Texte source:
La RMN arme majeure au service de la chimie et de la biologie structurale

Les états d'âme du spin dans un champ magnétique n'auraient pas de quoi passionner le chimiste, si, par exemple, tous les atomes d'hydrogène d'une molécule plongée dans un champ magnétique et soumis à un champ de radiofréquence se mettaient à résonner à l'unisson.

 

Heureusement il n'en est rien car notre atome d'hydrogène n'est pas isolé, en particulier il est lié à un autre atome (carbone, hétéroatome) par une liaison chimique constituée d'un doublet électronique.

 

Et là le phénomène se complique (encore !) et l'oreille du chimiste se dresse !

 

Ces électrons vont en effet produire en retour un champ magnétique secondaire qui va moduler le champ perçu par chaque noyau d'hydrogène. C'est le phénomène de blindage (ou de déblindage) qui fait que la résonance de chaque noyau est fonction de son environnement.


La différence, que l'on appelle déplacement chimique et que l'on mesure par rapport à une référence, est très petite, de l'ordre de 0,001% du champ appliqué.

 

Il y a donc une relation entre déplacement chimique et situation topologique de l'hydrogène dans la molécule. On comprend donc l'intérêt de la RMN pour le chimiste organicien qui veut établir une structure, sachant que l'hydrogène et le carbone sont les atomes les plus présents dans une molécule.

 

Avec un spectre du proton et du carbone (isotope 13) et toutes les techniques de découplage homo ou hétéronucléaires qui se sont développées (voir RMN 2D), le chercheur dispose d'armes d'identifications massives, qui font que même des structures complexes de macromolécules ont du mal à lui résister !

Il y a 40 ans ledit chercheur s'esbaudissait quand il découvrait le spectre d'une molécule basique comme l'éthanol.

 

On voit sur ce spectre trois groupes de signaux, correspondant aux trois types de protons non magnétiquement équivalents dans la structure.

 

On note que ces signaux présentent des multiplicités différentes qui sont dues au phénomène de couplage.

 

Ce couplage résulte de l'interaction de différents états de spin à travers les liaisons chimiques d'une molécule.

 

Encore une complexité précieuse qui indique (en première analyse) le nombre de protons présents sur le carbone vicinal. C'est la règle du n+1.

 

On voit que le signal de résonance des protons du méthyle (tous les 3 évidemment magnétiquement équivalents) est un triplet, ce qui correspond à un couplage avec les deux protons du carbone voisin (2+1).

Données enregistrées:
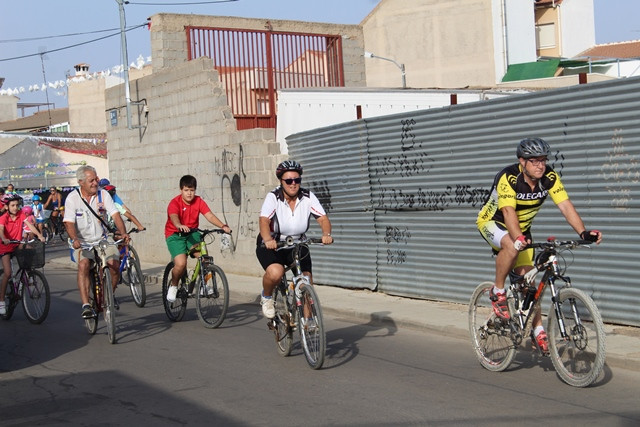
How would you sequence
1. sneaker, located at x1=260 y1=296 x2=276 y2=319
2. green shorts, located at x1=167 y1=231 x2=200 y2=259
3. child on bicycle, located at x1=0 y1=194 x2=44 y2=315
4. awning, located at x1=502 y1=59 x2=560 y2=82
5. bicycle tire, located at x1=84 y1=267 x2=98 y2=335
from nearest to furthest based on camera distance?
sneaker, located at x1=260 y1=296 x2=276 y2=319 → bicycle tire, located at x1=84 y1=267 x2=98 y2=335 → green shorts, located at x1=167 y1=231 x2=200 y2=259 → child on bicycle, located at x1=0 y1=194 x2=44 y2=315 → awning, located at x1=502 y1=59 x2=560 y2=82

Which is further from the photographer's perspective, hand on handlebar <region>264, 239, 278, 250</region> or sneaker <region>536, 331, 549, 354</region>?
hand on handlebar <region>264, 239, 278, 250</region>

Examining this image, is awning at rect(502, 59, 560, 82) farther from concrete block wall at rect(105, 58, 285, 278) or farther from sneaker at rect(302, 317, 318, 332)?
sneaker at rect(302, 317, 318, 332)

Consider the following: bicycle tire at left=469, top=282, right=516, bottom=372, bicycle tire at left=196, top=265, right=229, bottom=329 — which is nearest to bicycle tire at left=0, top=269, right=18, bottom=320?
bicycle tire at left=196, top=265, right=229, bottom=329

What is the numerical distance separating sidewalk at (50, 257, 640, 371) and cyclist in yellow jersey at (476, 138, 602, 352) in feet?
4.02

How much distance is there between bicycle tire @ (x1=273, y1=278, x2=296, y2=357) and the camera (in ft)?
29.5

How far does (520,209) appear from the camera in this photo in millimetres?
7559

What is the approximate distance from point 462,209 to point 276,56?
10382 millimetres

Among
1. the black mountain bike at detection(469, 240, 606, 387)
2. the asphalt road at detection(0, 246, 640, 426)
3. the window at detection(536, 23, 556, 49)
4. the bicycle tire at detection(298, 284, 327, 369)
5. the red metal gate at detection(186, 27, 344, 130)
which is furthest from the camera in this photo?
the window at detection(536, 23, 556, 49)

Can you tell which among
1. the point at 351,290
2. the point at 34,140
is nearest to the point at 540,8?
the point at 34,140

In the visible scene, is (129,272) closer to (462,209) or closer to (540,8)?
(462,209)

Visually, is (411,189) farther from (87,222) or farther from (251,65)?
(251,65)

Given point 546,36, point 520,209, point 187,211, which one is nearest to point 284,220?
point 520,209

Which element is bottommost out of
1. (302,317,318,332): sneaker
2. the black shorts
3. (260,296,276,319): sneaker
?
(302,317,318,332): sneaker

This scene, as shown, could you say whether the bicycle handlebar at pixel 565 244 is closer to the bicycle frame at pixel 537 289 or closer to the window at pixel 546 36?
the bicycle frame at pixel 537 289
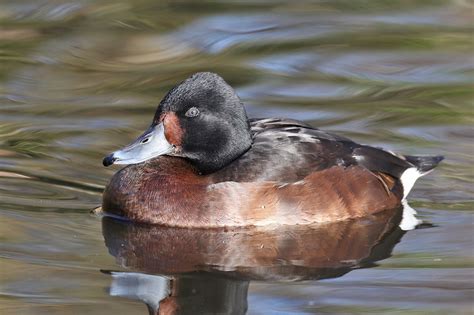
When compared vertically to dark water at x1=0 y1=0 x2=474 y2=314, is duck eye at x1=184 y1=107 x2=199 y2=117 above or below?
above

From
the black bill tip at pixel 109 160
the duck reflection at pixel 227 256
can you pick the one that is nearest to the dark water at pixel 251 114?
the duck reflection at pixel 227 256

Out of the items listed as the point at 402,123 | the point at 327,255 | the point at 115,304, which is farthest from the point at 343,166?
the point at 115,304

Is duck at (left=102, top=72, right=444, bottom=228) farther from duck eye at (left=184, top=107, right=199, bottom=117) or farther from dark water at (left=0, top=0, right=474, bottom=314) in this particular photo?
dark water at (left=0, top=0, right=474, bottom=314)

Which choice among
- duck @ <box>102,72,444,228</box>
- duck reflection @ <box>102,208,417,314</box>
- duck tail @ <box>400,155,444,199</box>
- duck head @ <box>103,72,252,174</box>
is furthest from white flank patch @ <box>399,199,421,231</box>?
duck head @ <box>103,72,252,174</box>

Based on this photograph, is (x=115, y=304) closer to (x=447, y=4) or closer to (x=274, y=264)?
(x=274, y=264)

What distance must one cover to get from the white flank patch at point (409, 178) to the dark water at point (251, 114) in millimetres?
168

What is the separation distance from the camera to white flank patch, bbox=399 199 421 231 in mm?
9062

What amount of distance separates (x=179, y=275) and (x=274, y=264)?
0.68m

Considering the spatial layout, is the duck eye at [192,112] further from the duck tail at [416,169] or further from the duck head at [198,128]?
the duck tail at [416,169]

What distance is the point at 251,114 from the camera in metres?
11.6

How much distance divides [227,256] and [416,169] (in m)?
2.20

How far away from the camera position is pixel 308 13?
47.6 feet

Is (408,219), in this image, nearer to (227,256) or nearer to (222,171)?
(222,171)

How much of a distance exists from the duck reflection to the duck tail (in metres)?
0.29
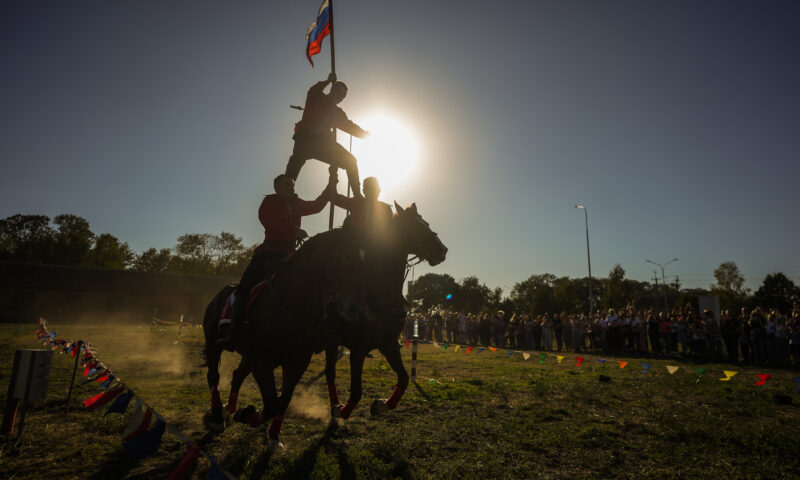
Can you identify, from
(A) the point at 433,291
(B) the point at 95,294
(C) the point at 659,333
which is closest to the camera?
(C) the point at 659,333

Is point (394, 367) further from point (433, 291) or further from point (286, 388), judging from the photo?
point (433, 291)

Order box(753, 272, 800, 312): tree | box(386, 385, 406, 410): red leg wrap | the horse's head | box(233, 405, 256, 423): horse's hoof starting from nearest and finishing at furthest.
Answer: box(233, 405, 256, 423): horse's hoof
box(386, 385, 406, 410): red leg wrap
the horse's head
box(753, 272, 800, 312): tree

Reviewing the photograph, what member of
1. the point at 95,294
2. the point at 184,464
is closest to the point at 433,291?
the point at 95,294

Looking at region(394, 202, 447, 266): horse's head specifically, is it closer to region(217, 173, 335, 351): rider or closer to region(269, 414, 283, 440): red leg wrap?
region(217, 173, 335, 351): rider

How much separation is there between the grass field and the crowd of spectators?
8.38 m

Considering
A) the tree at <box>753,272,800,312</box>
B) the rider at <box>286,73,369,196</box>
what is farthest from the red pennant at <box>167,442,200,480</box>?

À compléter:
1. Ces affirmations concordent-elles avec le texte sur la RMN ? Pour chacune, répondez par oui ou non et citez les mots décisifs du texte. (a) Le déplacement chimique représente environ 0,001 % du champ appliqué. (b) Le signal des protons du méthyle de l'éthanol est un quadruplet. (c) Le couplage provient de l'interaction d'états de spin à travers les liaisons chimiques.
2. D'après le texte sur la RMN, combien de groupes de signaux observe-t-on sur le spectre de l'éthanol ?
3. Reprenez le passage du texte sur la RMN qui s'ouvre sur les mots contenant "Ces électrons vont" et se ferme sur "de son environnement.", en remplaçant "champ magnétique secondaire" par "champ magnétique induit".

Réponses:
1.
(a) Oui : « est très petite, de l'ordre de 0,001% du champ appliqué ».
(b) Non : « est un triplet ».
(c) Oui : « Ce couplage résulte de l'interaction de différents états de spin à travers les liaisons chimiques d'une molécule ».

2. Trois groupes de signaux, qui correspondent aux trois types de protons non magnétiquement équivalents.

3.
Ces électrons vont en effet produire en retour un champ magnétique induit qui va moduler le champ perçu par chaque noyau d'hydrogène. C'est le phénomène de blindage (ou de déblindage) qui fait que la résonance de chaque noyau est fonction de son environnement.